Théologie de l’Histoire, voie de dialogue pour Benoît XVI
La théologie de l’Histoire de saint Bonaventure, thèse sur laquelle travaille Joseph Ratzinger entre 1955 à 1959, présuppose que Dieu accompagne le cours de l’humanité en n’abandonnant jamais Sa Création, et en travaillant à chaque instant dans nos propres histoires personnelles. «Cette vision de la Création, soulignée abondamment par la tradition franciscaine et par saint Bonaventure, est centrale chez Benoît XVI. L’idée que notre existence est gratuite, et non pas nécessaire», explique Fr. André Ménard.
Cette vision théologique de Bonaventure s’inscrit par ailleurs dans le dialogue fécond entre foi et raison, caractéristique du Moyen-Âge chrétien. «Dans la théologie de l’Histoire, saint Bonaventure considère qu’il peut y avoir un bon usage de la raison même chez les gens qui n’ont pas la foi», affirme le capucin. Une découverte essentielle pour le jeune Joseph Ratzinger d’alors: «Il traversait à cette époque les prémisses de la crise de 1968, et avait l’expérience des mouvements contestataires marxiste et rationaliste de l’université. Ce contexte et ces expériences l’ont rendu attentif à la question du dialogue. Pour le futur Benoît XVI, la découverte de saint Bonaventure signifiait que l’usage de la raison pouvait être la base d’un dialogue avec les autres.»
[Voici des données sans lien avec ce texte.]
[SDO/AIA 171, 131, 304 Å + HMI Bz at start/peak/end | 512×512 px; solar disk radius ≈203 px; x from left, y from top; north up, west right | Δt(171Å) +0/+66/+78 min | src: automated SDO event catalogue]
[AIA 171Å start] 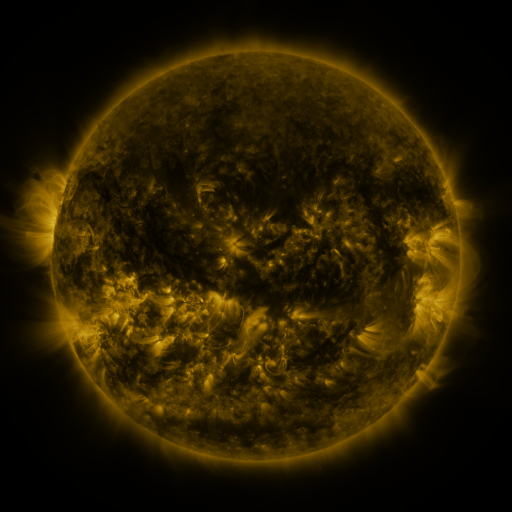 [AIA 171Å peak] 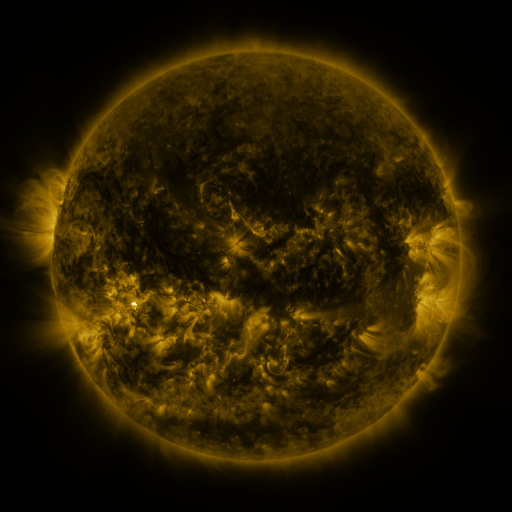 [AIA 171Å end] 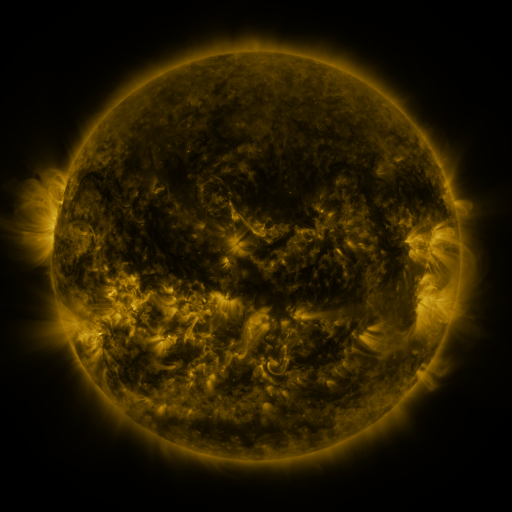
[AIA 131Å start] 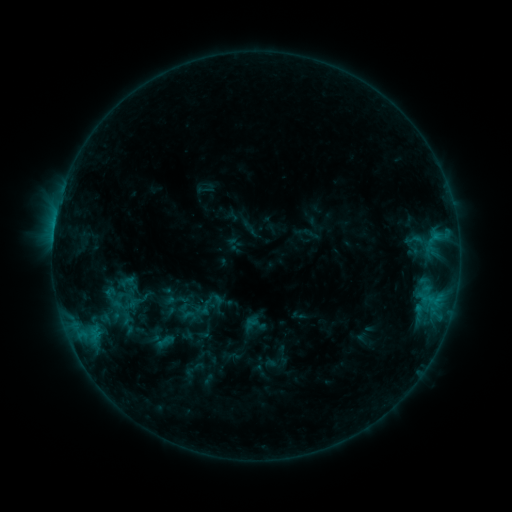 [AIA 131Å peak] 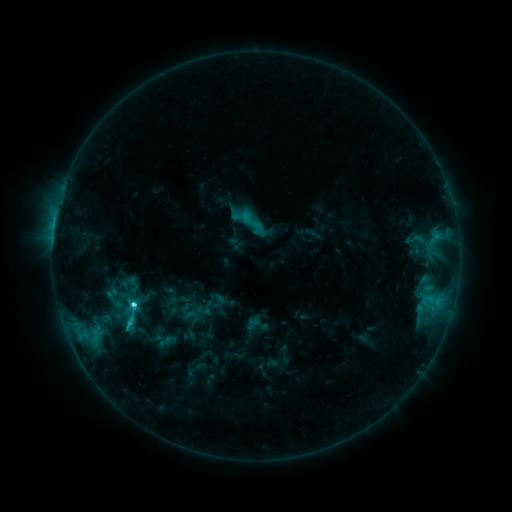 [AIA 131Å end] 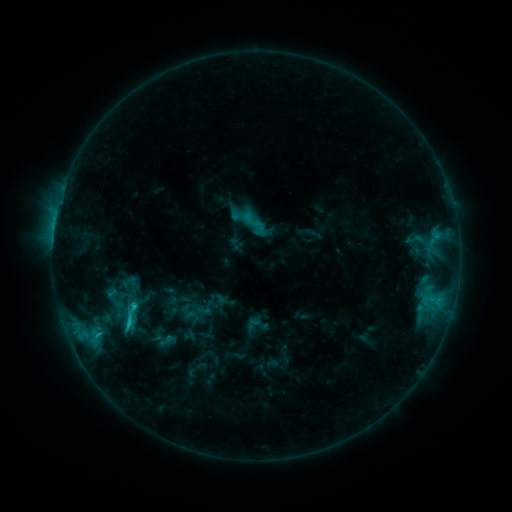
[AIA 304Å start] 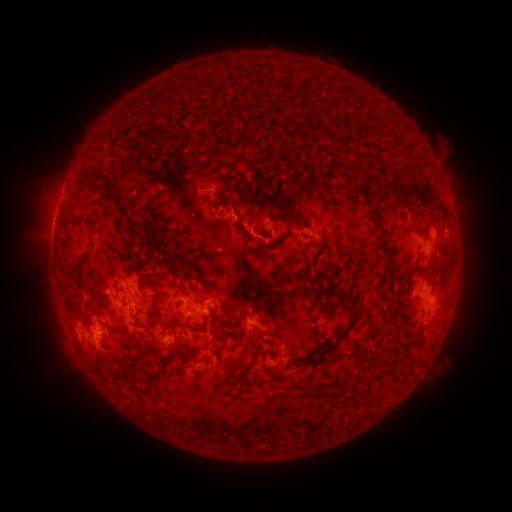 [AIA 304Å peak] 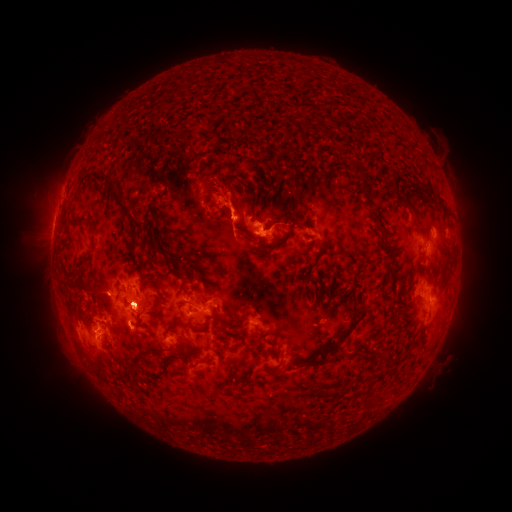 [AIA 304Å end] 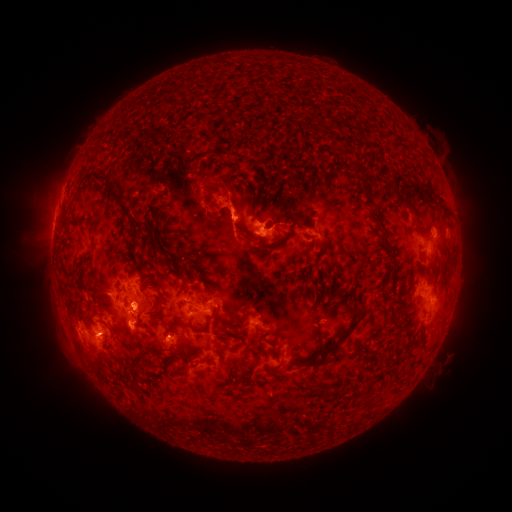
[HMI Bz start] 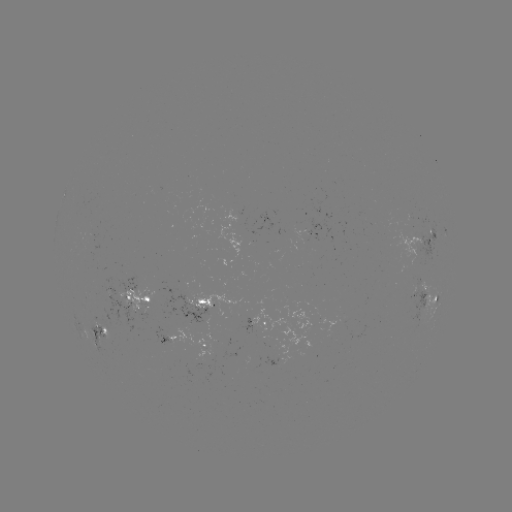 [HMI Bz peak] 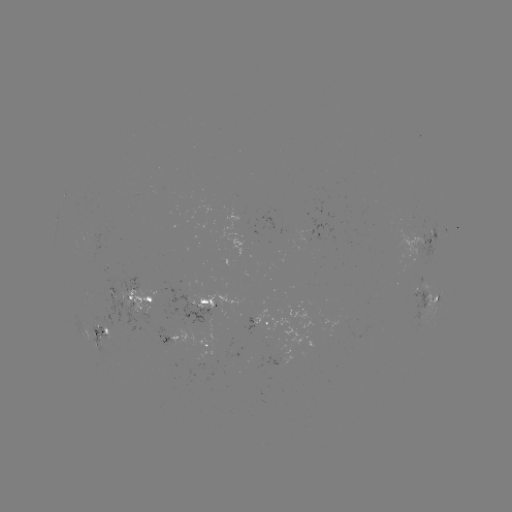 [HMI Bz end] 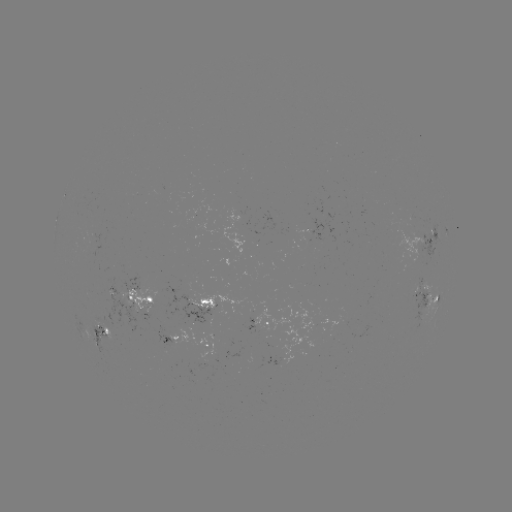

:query C4.8 flare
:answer [134, 303]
Une figure centrale pour l’Église du XXIe siècle
En mars 2010, dans une série de catéchèses qu’il dispense Place Saint Pierre, Benoît XVI réaffirme l’actualité de l’œuvre de saint Bonaventure pour l’Église du XXIe siècle. Durant trois audiences générales successives, le Pape allemand rend hommage à un «auteur particulièrement cher», un «homme d’action et de contemplation, de profonde piété», dont la découverte «a beaucoup influencé (sa) formation.»
Le Souverain pontife invite les fidèles à ne pas oublier les solides enseignements de saint Bonaventure, «qui conduisent progressivement l’homme à la connaissance de Dieu.» Des mots, estime André Ménard, qui rappellent le souci permanent chez Bonaventure comme chez Benoit XVI «de proposer aux chrétiens un chemin de progression dans la foi, uni à Dieu». Pour Ratzinger comme pour saint Bonaventure «la réflexion doit ainsi toujours avoir une finalité spirituelle.» En ce sens, la question de l’eschatologie ou des fins dernières – la rencontre avec le Dieu vivant au-delà de la mort – occupa la réflexion de l’un et de l’autre, pour appeler notre responsabilité dès maintenant.
Et Benoît XVI de prononcer ces dernières paroles envers celui qui fut son maître dans la foi: «Recueillons l’héritage de ce grand Docteur de l’Église, qui nous rappelle le sens de notre vie avec les paroles suivantes: « Sur la terre, nous pouvons contempler l’immensité divine à travers le raisonnement et l’admiration ; dans la patrie céleste, en revanche (…), lorsque nous serons faits semblables à Dieu (…), nous entrerons dans la joie de Dieu ».»